The main fields are:
- Luxury tax projection: the payroll estimate used for the simulation.
- Simulation status: whether the team is above the cap, below the floor, or inside the band.
- Required change: the amount the team would need to cut or add in this simulation.
- Cost per win: luxury tax projection divided by current wins as of May 28, 2026.
- Wins per $100M: current wins scaled by payroll.
- Payroll-record gap: the gap between payroll rank and MLB record rank.
These numbers are not a final verdict on team quality. They are a snapshot taken the end of May. While the early season matters, it's the dog days of July and August where teams really start to separate from each other. This is just a snapshot.
Methodology
The report uses:
- Current detailed standings from MLB.com.

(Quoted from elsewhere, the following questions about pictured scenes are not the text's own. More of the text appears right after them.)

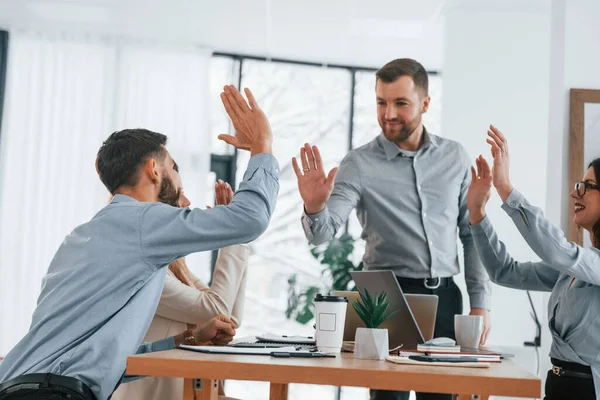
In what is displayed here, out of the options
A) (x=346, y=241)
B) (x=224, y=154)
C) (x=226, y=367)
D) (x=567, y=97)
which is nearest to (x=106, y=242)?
(x=226, y=367)

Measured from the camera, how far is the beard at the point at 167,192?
215cm

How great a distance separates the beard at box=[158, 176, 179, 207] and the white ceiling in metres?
3.52

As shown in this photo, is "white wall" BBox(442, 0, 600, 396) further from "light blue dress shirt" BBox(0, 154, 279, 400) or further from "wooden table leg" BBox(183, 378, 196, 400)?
"wooden table leg" BBox(183, 378, 196, 400)

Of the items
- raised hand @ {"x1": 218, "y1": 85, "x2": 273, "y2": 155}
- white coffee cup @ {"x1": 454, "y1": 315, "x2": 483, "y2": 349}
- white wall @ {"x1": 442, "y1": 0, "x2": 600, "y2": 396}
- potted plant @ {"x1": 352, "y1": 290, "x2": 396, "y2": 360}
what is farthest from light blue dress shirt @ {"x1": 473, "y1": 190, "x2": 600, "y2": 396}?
white wall @ {"x1": 442, "y1": 0, "x2": 600, "y2": 396}

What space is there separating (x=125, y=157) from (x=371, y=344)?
0.87m

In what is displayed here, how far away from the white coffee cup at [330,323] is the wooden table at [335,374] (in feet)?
0.82

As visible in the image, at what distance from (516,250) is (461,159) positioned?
2.25 m

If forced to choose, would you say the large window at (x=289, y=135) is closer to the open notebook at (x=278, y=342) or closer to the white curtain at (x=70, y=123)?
the white curtain at (x=70, y=123)

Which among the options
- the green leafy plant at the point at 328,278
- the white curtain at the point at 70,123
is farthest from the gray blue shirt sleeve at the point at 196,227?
the white curtain at the point at 70,123

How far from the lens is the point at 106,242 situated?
6.09 ft

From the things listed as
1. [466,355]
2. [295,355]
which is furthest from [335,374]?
[466,355]

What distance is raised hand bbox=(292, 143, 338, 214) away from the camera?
93.0 inches

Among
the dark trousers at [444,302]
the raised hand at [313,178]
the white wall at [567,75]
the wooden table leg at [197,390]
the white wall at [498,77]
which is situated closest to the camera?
the wooden table leg at [197,390]

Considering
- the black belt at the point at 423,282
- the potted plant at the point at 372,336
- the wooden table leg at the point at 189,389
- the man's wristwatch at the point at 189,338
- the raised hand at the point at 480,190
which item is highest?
the raised hand at the point at 480,190
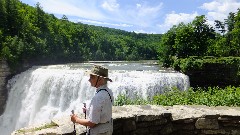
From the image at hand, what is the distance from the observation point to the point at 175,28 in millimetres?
37562

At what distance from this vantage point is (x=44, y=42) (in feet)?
145

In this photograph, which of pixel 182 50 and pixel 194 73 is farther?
pixel 182 50

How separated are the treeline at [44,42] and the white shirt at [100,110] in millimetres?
29858

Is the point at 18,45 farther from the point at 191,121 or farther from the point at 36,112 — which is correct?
the point at 191,121

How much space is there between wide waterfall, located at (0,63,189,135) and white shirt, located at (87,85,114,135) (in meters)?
13.7

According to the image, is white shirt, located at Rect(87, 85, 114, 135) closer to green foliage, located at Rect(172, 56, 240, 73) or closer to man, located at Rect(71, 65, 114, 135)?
man, located at Rect(71, 65, 114, 135)

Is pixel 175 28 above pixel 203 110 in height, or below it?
above

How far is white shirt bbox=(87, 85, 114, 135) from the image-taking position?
3338 millimetres

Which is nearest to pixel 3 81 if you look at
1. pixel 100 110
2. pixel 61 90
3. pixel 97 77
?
pixel 61 90

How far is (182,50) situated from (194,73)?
9.83m

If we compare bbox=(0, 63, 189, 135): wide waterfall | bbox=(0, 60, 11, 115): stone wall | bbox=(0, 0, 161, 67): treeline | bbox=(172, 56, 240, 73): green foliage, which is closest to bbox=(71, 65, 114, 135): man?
bbox=(0, 63, 189, 135): wide waterfall

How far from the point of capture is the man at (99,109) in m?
3.34

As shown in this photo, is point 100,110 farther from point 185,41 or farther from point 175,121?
point 185,41

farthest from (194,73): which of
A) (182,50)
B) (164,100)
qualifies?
(164,100)
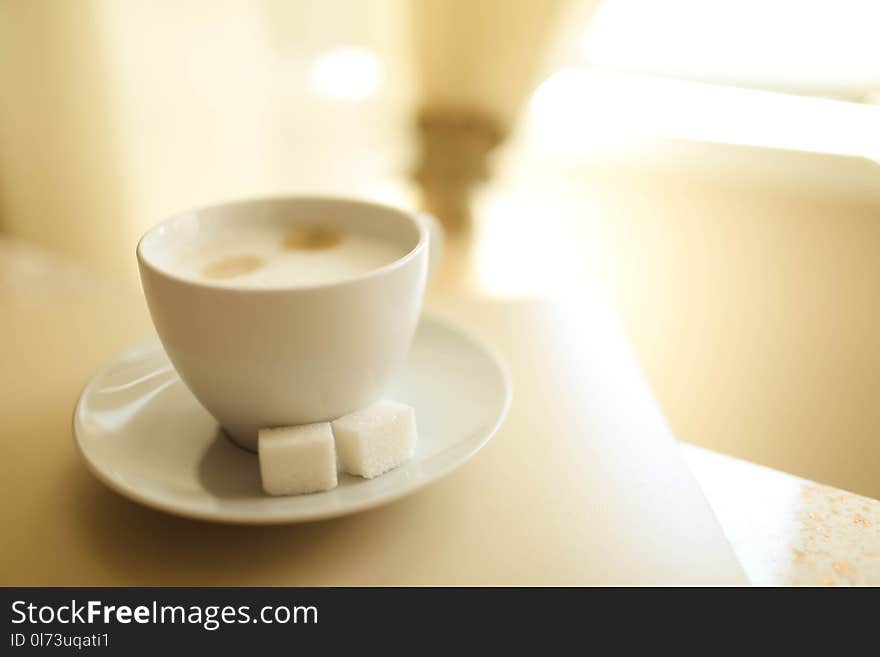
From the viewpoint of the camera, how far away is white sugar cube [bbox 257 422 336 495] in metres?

- Public payroll estimates from FanGraphs RosterResource.
- The simulated cap and floor values stored in the report data.
- The luxury tax projection as the primary payroll field.
The calculations are intentionally simple. A team above the simulated cap is marked as needing to cut payroll. A team below the simulated floor is marked as needing to add payroll. A team between the two numbers is marked as within the band.
This report does not normalize benefits because public payroll tables and CBA proposal language do not necessarily define benefits the same way. And most importantly, the owners threw a $23.5 million dollar per team benefits amount out during their announcement. Knowing the MLBPA, they're not going to be into a salary cap at all but the only thing that could possibly move that would be extremely expanded benefits so the $23.5 million dollar amount doesn't look reasonable. Further, this simulation does not try to model trades, deferred money, contract options, arbitration changes, injuries, or future free agency. It's as simple as you can get and uses such fancy data mangling tool as addition, subtraction and multiplication. :)
Accessibility notes
This report is built around text and tables first. The summary cards are convenient, but the full table contains the real data because a buddy in my Fantasy League is blind and he has a lot of trouble accessing this type of information. So I don't know... maybe some of you folks who have all this data on your websites could maybe try using a screen reader. It would really help a really good dude who doesn't get to use certain data source because he's blind. I'm no expert but I think there's even something an ADA which applies. But hey, enough of that and onto baseball.
The table can be searched and filtered. The result count updates after filtering. The data is also presented with normal headings, captions, and table headers so screen readers can move through it without depending on color or chart-only meaning.
Most importantly, you can't just learn accessibility. Instead it is a lifelong process and so I am still learning. If I make a mistake and something doesn't work, first off, I'm sorry, I really tried. And second, please contact me so that I can fix this. As you can tell from my first paragraph, accessibility is really important but I am neither blind nor visually impaired and so I'm not as good with screen readers as you are. Please accept my apologies and please help me fix my mistakes.
And what did we learn?
A cap and floor may change payroll distribution, but current standings do not make a simple case that high payroll equals competitive dominance or low payroll equals competitive failure. We're still into May and so next step, I'm going to take the money analysis into prior seasons.
And so while we haven't really learned enough to make any conclusions beyond 'wow, this will be chaos', I will use this methodology in past seasons to attempt to come up with data on how much spending actually matters over several full seasons.